◆ **Set of tasks**
- 1) In two sentences, summarize the integration by parts text below.
- 2) Output the part of the integration by parts text below starting with "## Related Calculator: Integral" and going on through "int udv=uv-int vdu.", copied word for word.

# Integration By Parts

## Related Calculator: Integral (Antiderivative) Calculator with Steps

It is easy to compute integral int e^xdx but how to handle integrals like int xe^xdx?
In general if you have under integral product of functions that can be easily integrated separately then you should use integration by parts.

Formula for Integration by Parts. int udv=uv-int vdu.

Proof.

Using Product Rule we have that (f(x)g(x))'=f'(x)g(x)+f(x)g'(x).

Integrating both sides gives: int (f(x)g(x))'dx=int (f'(x)g(x)+f(x)g'(x))dx.

Which can be rewritten as f(x)g(x)=int f'(x)g(x)dx+int f(x)g'(x)dx or int f(x)g'(x)dx=f(x)g(x)-int f'(x)g(x)dx.

If we take u=f(x) and v=g(x) then du=f'(x)dx and dv=g'(x)dx, and above formula can be rewritten using Substitution Rule as int udv=uv-int vdu .

◆ **Raw data**
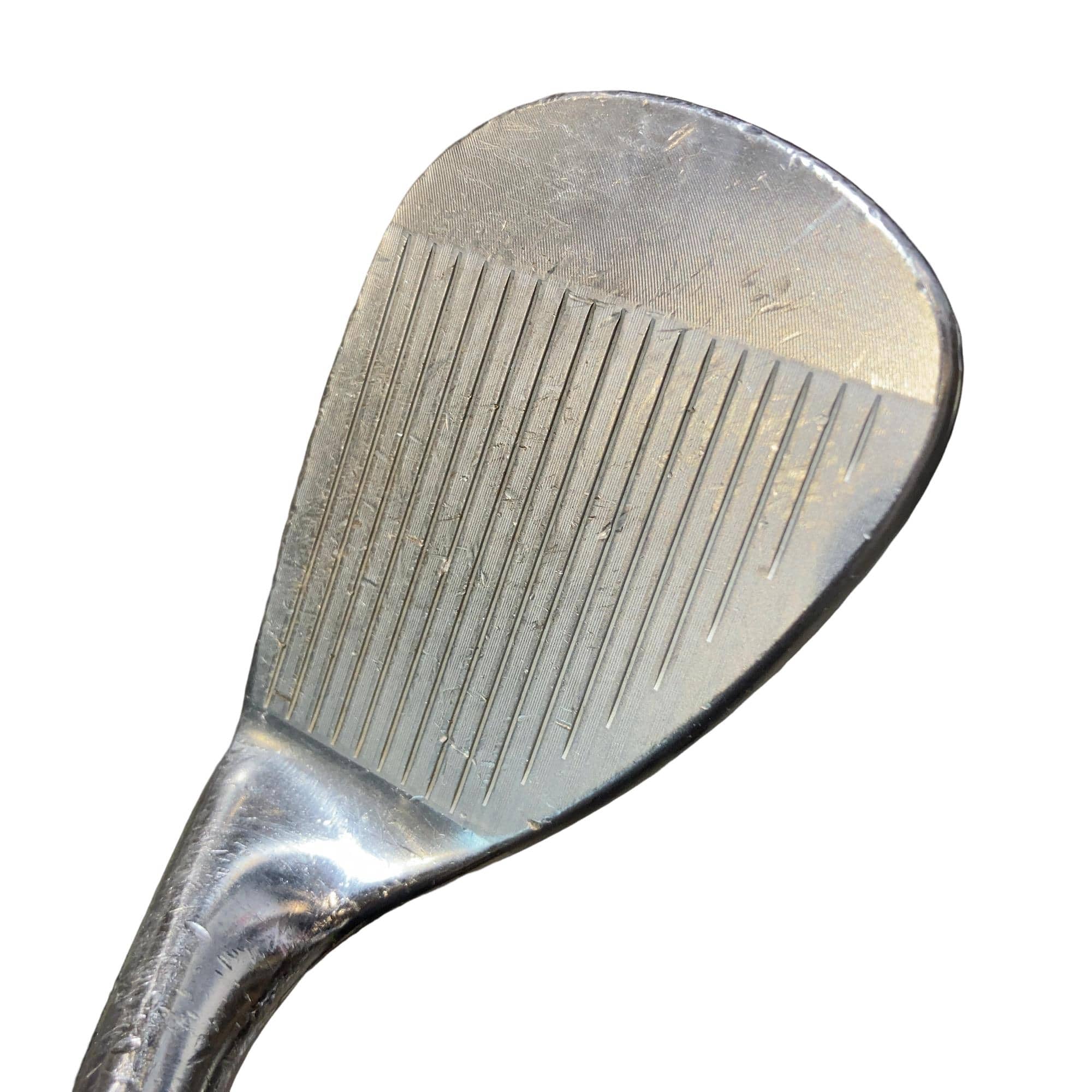 �u�n�j�d�x�@�e�n�q�f�d�c�i�Q�O�P�V�j�@�T�W°�^�P�Q°�j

◆ **Written responses**
- 1) Integration by parts should be used when the integral contains a product of functions that can each be easily integrated separately, and its formula is int udv = uv - int vdu. The formula is proved by integrating both sides of the Product Rule, rearranging the result, and taking u = f(x) and v = g(x) so that du = f'(x)dx and dv = g'(x)dx.

- 2)
## Related Calculator: Integral (Antiderivative) Calculator with Steps

It is easy to compute integral int e^xdx but how to handle integrals like int xe^xdx?
In general if you have under integral product of functions that can be easily integrated separately then you should use integration by parts.

Formula for Integration by Parts. int udv=uv-int vdu.